People always tell the pregnant lady, “Get all the sleep you can now, because once that baby comes…” And so on. I can’t tell you how many people told me those exact words. Being pregnant, for the first time, and with twins, was an experience that was full of excitement and joy. I absolutely loved being pregnant, even the uncomfortable or unpleasant parts. Each moment was amazing to me. Even if I was cringing at the sight of broccoli or chicken, I was so happy to be pregnant, I savored it. However, I couldn’t sleep. I didn’t savor that.
I was barely pregnant and already I was up a couple of times a night to pee. That never went away. Then I started having horrible pain in my hands and feet. By this time I was aware that I was carrying two little angels. The pain in my hands and feet was carpel-tunnel and tarsal-tunnel, caused by pregnancy. That never really went away either. Then came the general discomfort of pregnancy. My twin-carrying belly put pressure on all different parts of my body. My feet were swollen to the point that they made other people uncomfortable. So I didn’t get much sleep. Since most of the people who gave me this advice about my sleep savings account were mothers, I was confused because they probably knew how difficult it was to sleep through the night during most parts of a pregnancy.
I had severe pre-eclampsia, which landed me in the hospital for almost 3 weeks before delivering my girls 7 weeks early. Those weeks in the hospital did not bring sleep either. I was constantly awoken by nurses checking this and monitoring that. Then, at 33 weeks exactly, I had my girls, and of course I have said good-bye to good sleep ever since.
They are almost a year. I am tired every day. If anyone ever wants to ask me, “Are you tired?” the answer is always yes, always. I do admit that the real sleep deprivation, the real moments where I felt like I was losing my mind came after my girls left the NICU, came home, and needed to eat every two hours. Most people who have gone through life with a newborn have a story or two of silly things they did when the lack of sleep would catch up to them: they put the apples in the freezer, got in the shower with their socks on, they forgot to turn on the oven while cooking dinner.
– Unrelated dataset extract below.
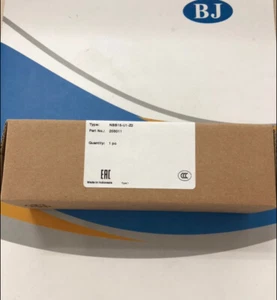 1PC New Pepperl+Fuchs NBB15-U1-Z2 Sensor In Box Free Shipping - Picture 1 of 3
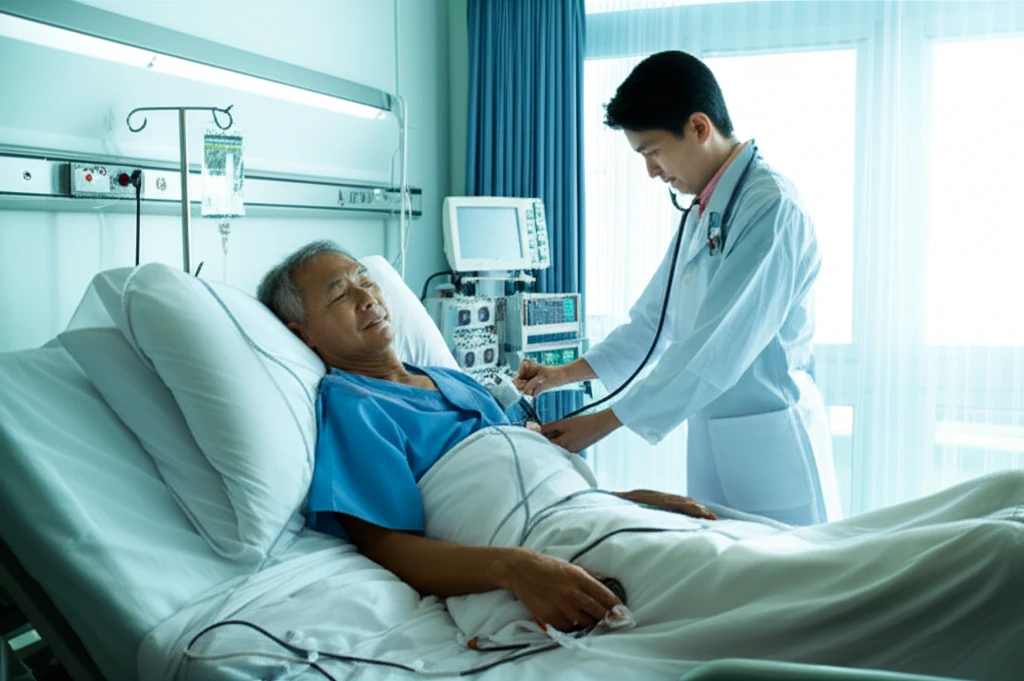 요양병원 선택 건강보험심사평가원 평가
Part of the reason I want to write this stuff down is so I don’t forget how hilarious it all was.
For a period of time, my little angels would wake up crying more frequently than normal. They would wake up every hour or so and need something. With twins, this can be especially problematic. So for this period of time, sleep for me was especially brief and very erratic. I remember one night, they were particularly fussy. I took them back downstairs and put them in what we lovingly call the Car Chairs. These are little reclining seats that mimic the bounce of a car ride to soothe the babies to sleep. They worked well. I would lay on the couch while my girls rested in their little bucket-like seats, safe, warm, and resting for brief periods of time. I would be able to catch short naps here and there. One such night, I was wakened by Elbow, the smaller of the two, and she was very upset. She was crying loud and long with that sad sounding sort of bounce at the tail end of her cries. I immediately hopped off the couch, took her into my arms, and began trying to soothe her. I rocked her in my arms, but she continued crying. I walked her around the room, but she continued crying. I sang her a song, but she continued crying. I was so frustrated. I wanted to make her happy. As tears filled my eyes, this is was what ran through my very sleepy mind, How am I ever going to find an ice cream flavor that she will like? As if this, was the only thing that would bring her comfort. Sleep deprivation.
My girls were born very tiny. They were early and twins. When they first came home from the NICU, they shared a bassinet. They loved being together and they fit so nicely in there. But they grew, as babies often do, so we had to devise a new sleeping arrangement. Neither my husband nor I was ready for them to sleep in their own room. They were bigger, but still tiny. We bought another bassinet that laid on the bed between me and my husband. When I would wake up in the night, which was often and sometimes for no reason, I would always do a mental role call. I sat up a bit, looked at one baby, then turned and looked at the other. In most cases, all was well, and I would go back to sleep. One night, I woke up. I heard a squeak, or a whimper, or some other innocuous, adorable, baby noise. This time when I did the roll call, I looked over and thought, Ok there’s Bug. I looked to the other side and thought, And there’s Elbow. Then I slowly panned the room with confusion and thought, Where’s Ted Cruz? I did this actually expecting him to be there. Sleep deprivation.
As my girls close in on their first year, that sleepy feeling never really leaves me, though I have stopped looking for Ted Cruz in my bedroom. A nap would always be heaven, even if I just woke up, and coffee is a necessary part of my life. But, as my husband said very recently, what better way to not sleep?